◆ Task details
Exclude the pictures from your copy, and reproduce each entry below verbatim.

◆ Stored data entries

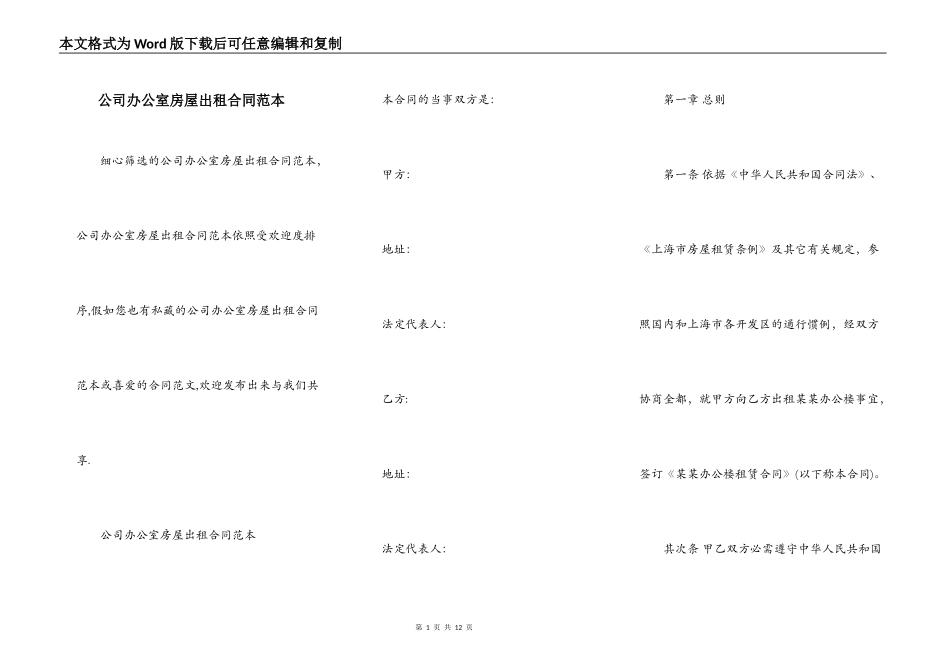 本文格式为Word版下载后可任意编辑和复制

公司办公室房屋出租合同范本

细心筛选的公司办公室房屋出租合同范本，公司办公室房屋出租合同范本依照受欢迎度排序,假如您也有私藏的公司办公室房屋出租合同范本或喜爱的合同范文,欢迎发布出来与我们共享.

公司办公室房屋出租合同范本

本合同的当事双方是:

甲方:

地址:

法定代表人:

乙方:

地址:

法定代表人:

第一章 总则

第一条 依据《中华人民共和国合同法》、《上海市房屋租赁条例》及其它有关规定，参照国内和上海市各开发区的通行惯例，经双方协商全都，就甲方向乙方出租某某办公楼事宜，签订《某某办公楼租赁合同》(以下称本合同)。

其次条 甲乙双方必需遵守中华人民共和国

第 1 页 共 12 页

◆ Final answer
 本文格式为Word版下载后可任意编辑和复制

公司办公室房屋出租合同范本

细心筛选的公司办公室房屋出租合同范本，公司办公室房屋出租合同范本依照受欢迎度排序,假如您也有私藏的公司办公室房屋出租合同范本或喜爱的合同范文,欢迎发布出来与我们共享.

公司办公室房屋出租合同范本

本合同的当事双方是:

甲方:

地址:

法定代表人:

乙方:

地址:

法定代表人:

第一章 总则

第一条 依据《中华人民共和国合同法》、《上海市房屋租赁条例》及其它有关规定，参照国内和上海市各开发区的通行惯例，经双方协商全都，就甲方向乙方出租某某办公楼事宜，签订《某某办公楼租赁合同》(以下称本合同)。

其次条 甲乙双方必需遵守中华人民共和国

第 1 页 共 12 页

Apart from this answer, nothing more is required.